Now, to address the question regarding the limit of the integral over $\gamma_R$, we first note that

$$\begin{align} \left|\int_0^\pi \frac{Re^{i\phi }e^{i2Re^{i\phi}}}{9+R^2e^{i2\phi}}\,iRe^{i\phi}\,d\phi\right|&\le \int_0^\pi \frac{R^2e^{-2R\sin(\phi)}}{|9+R^2e^{i2\phi}|}\\\\ &\le \frac{2R^2}{|R^2-9|}\int_0^{\pi/2} e^{-2R\sin(\phi)}\,d\phi\tag 1 \end{align}$$

Next, we use the fact that $\sin(\phi)\ge 2\phi/\pi$ for $\phi \in[0,\pi/2]$. Hence, we can write

$$\int_0^{\pi/2} e^{-2R\sin(\phi)}\,d\phi\le \int_0^{\pi/2} e^{-4R\phi/\pi}\,d\phi=\frac{1-e^{-2R}}{4R/\pi}\tag 2$$

Using $(2)$ in $(1)$ we find that

$$\begin{align} \left|\int_0^\pi \frac{Re^{i\phi }e^{i2Re^{i\phi}}}{9+R^2e^{i2\phi}}\,iRe^{i\phi}\,d\phi\right|\le \frac{2R^2}{|R^2-9|}\frac{1-e^{-2R}}{4R/\pi}\to 0\,\,\text{as}\,\,R\to \infty \end{align}$$



I'll use the duality of the convolution theorem to find the spectrum $\mathcal{F}\left(\frac{x}{9 + x^2}\right)$ as the convolution of the two spectra $\mathcal{F}\left(\frac{1}{9 + x^2}\right)$ and $\mathcal{F}\left(x\right)$. The spectrum of the first (Cauchy) function is well-known, being a symmetric mono-exponential, and the second spectrum is $\left(-i \sqrt{2\pi} δ'(ω)\right)$, being the differential operator in the Fourier domain times $i$.

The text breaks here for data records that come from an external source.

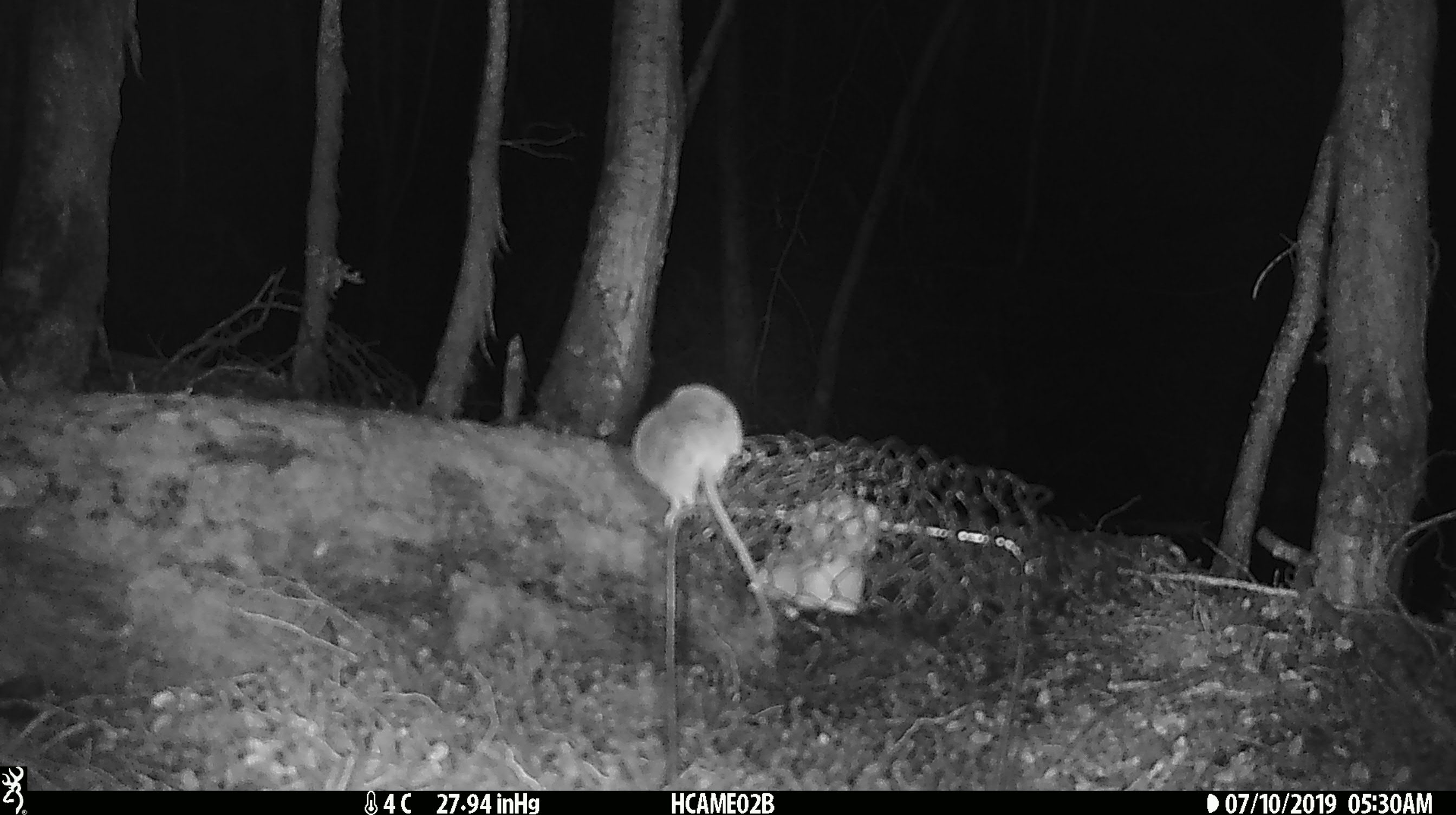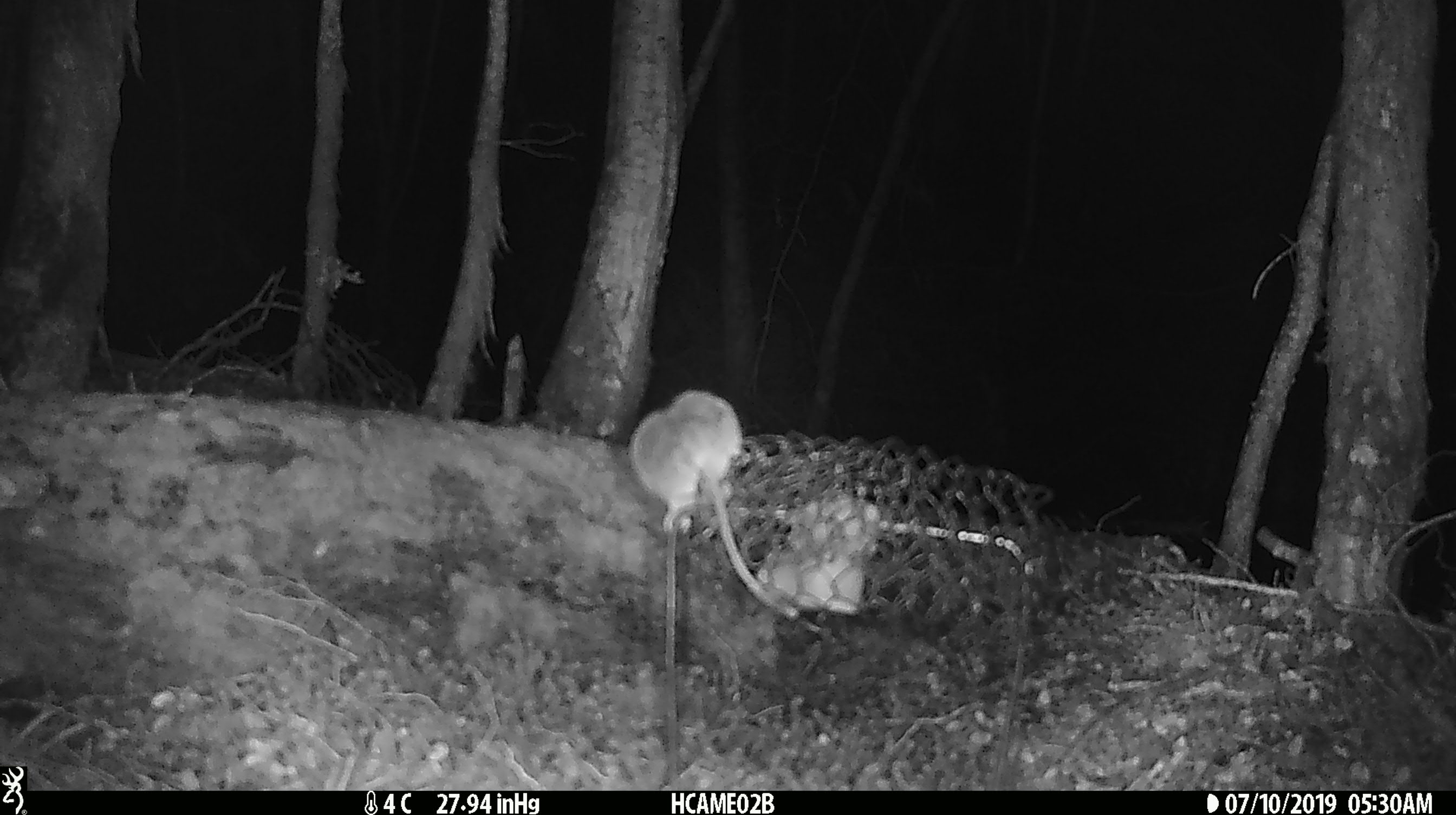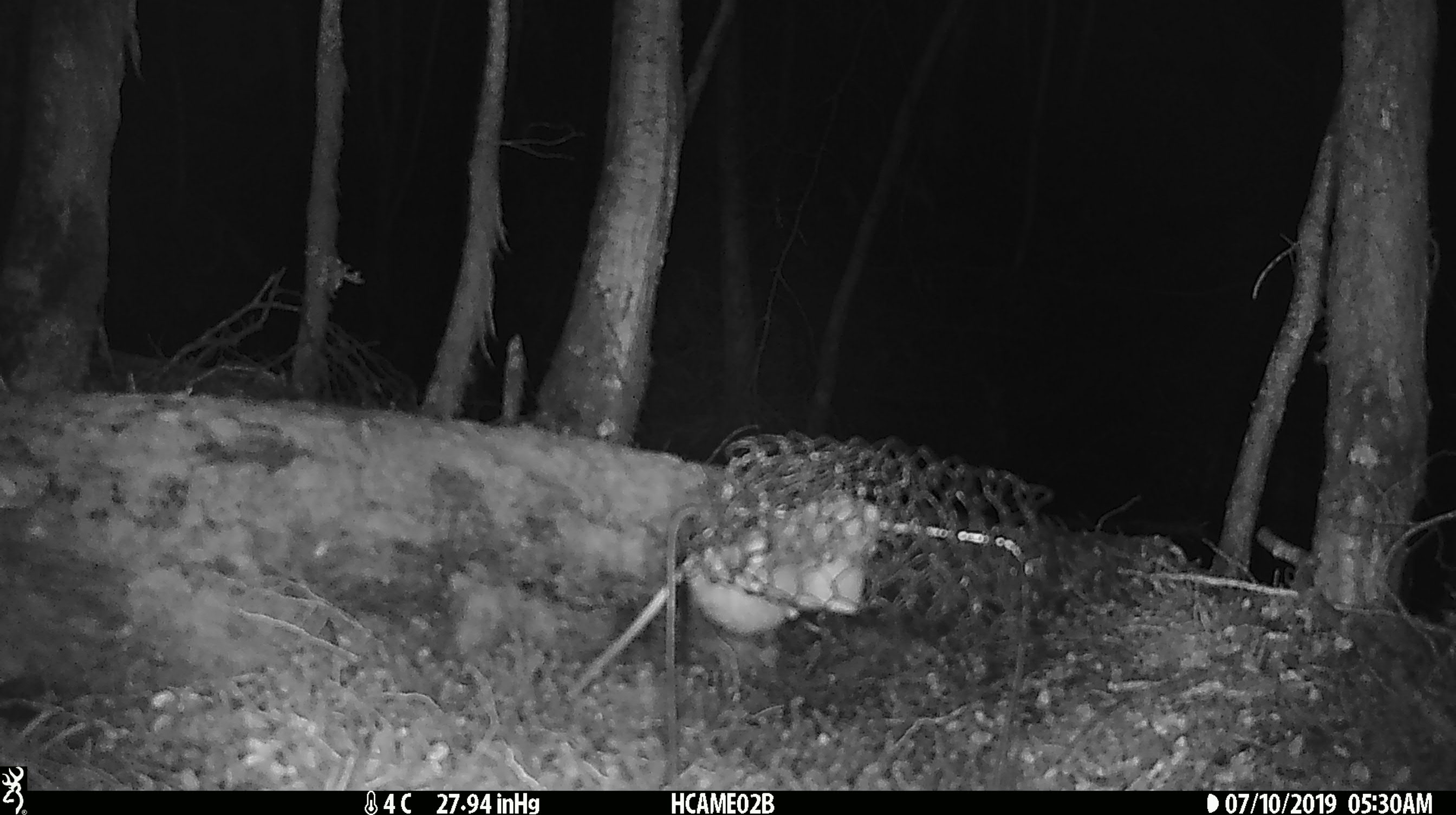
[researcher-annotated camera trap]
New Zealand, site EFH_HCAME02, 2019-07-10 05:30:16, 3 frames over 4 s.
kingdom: Animalia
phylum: Chordata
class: Mammalia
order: Rodentia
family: Muridae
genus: Mus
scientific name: Mus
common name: mouse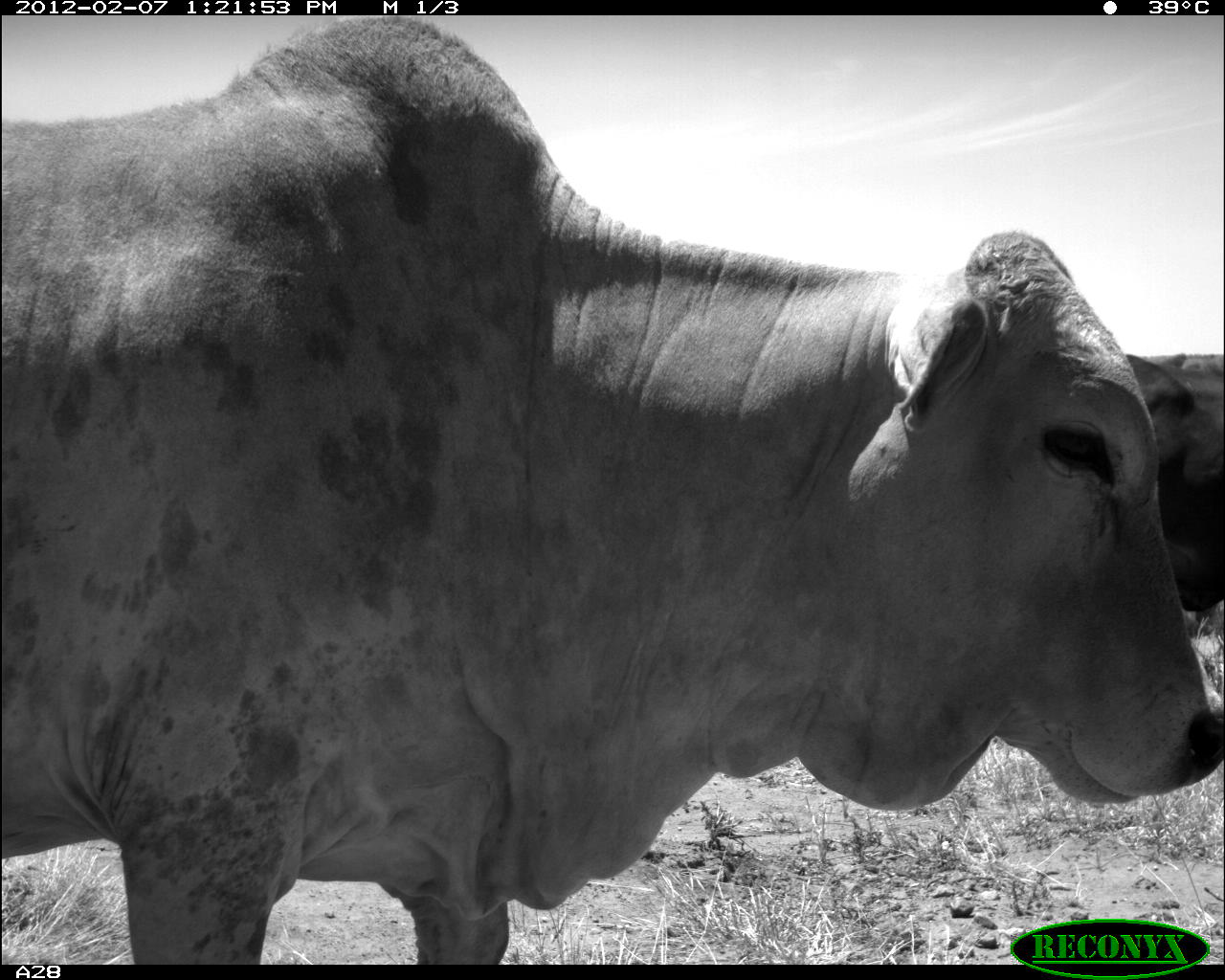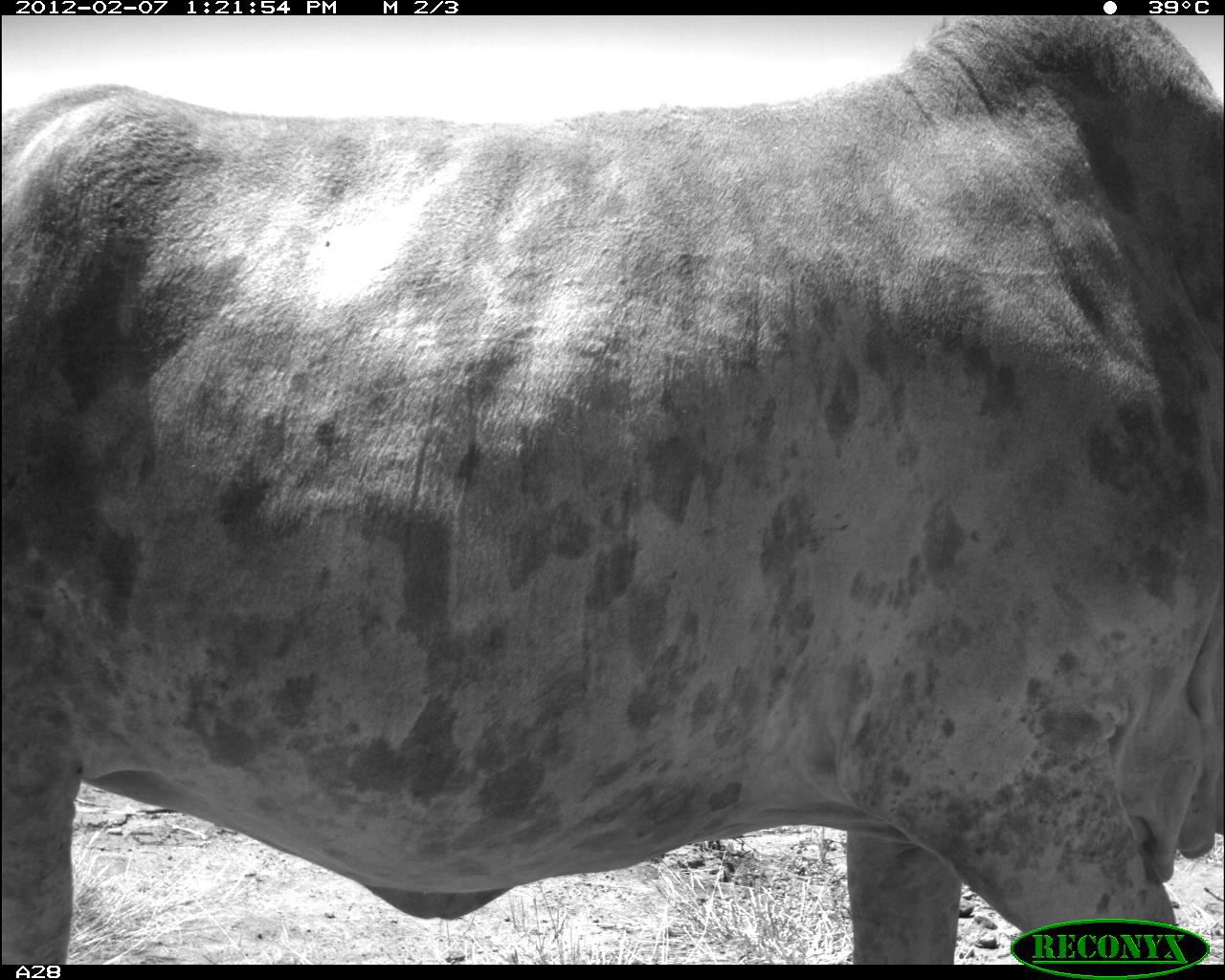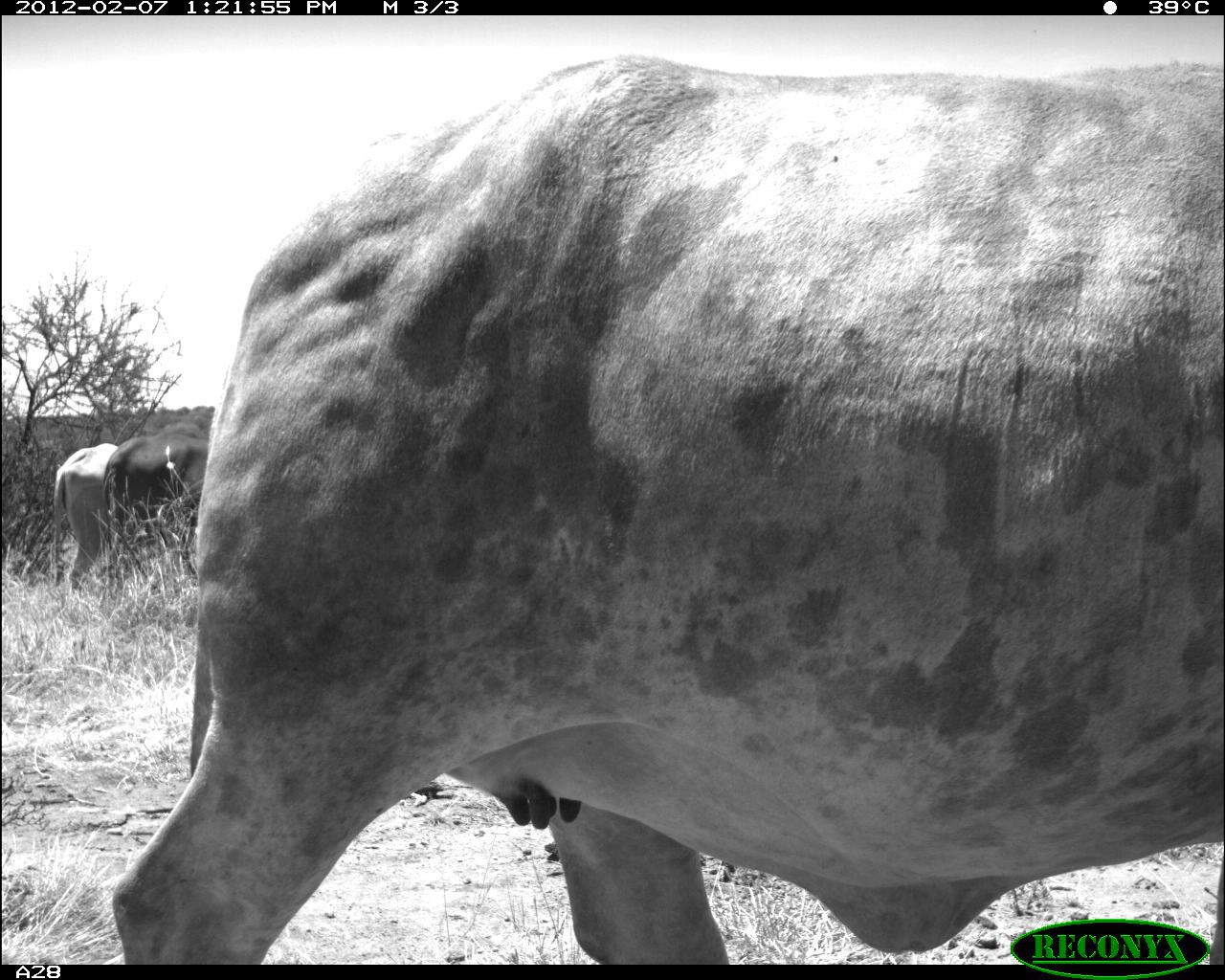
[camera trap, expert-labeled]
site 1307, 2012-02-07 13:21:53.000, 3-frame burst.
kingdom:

$$\begin{align} I &= \int_{0}^{\infty}\frac{x\sin 2x}{9+x^{2}} \, dx \\ &=\frac{1}{2}\Im\left(\sqrt{2\pi}\mathcal{F}\left(\frac{x}{9 + x^2}\right)_{\omega = 2}\right) \\ &=\frac{1}{2}\Im\left(\frac{\sqrt{2\pi}\mathcal{F}\left(\frac{1}{9 + x^2}\right) \otimes \sqrt{2\pi}\mathcal{F}\left(x\right)}{2\pi}\right)_{\omega = 2} \\ &=\frac{1}{2}\Im\left(\frac 1 3 \sqrt{\frac\pi 2} e^{(-3|ω|)} \otimes -i \sqrt{2\pi} δ'(ω)\right)_{\omega = 2} \\ &=\frac{\pi}{2}\Im\left(i\left[\frac 1 3 e^{(-3|ω|)}\right]' \right)_{\omega = 2}\\ &=\frac{\pi}{2}\left[\frac 1 3 e^{(-3|ω|)}\right]'_{\omega = 2} \\ &=\frac{\pi}{2 e^{6}} \\ &\approx 0.003893... \end{align}$$


We may also use the Laplace transform to evaluate the integral. Using this useful identity of the Laplace transform we have $$I=\int_{0}^{\infty}\frac{x\sin\left(2x\right)}{x^{2}+9}dx\stackrel{2x\rightarrow x}{=}\int_{0}^{\infty}\frac{x\sin\left(x\right)}{x^{2}+36}dx=\int_{0}^{\infty}\frac{\cos\left(6x\right)}{x^{2}+1}dx.$$ Let us consider $$I\left(a\right)=\int_{0}^{\infty}\frac{\cos\left(ax\right)}{x^{2}+1}dx,\,a>0.$$ Then if we apply again the Laplace transform we have $$\mathfrak{L}\left(I\left(a\right)\right)\left(s\right)=\int_{0}^{\infty}\int_{0}^{\infty}\frac{\cos\left(ax\right)}{x^{2}+1}e^{-as}dadx=\int_{0}^{\infty}\frac{s}{\left(x^{2}+s^{2}\right)\left(1+x^{2}\right)}dx$$ hence using partial fractions $$\mathfrak{L}\left(I\left(a\right)\right)\left(s\right)=\frac{\pi}{2\left(s+1\right)}$$ so inverting $$I\left(a\right)=\color{red}{\frac{\pi}{2e^{a}}}.$$ Taking $a=6$ we have the result.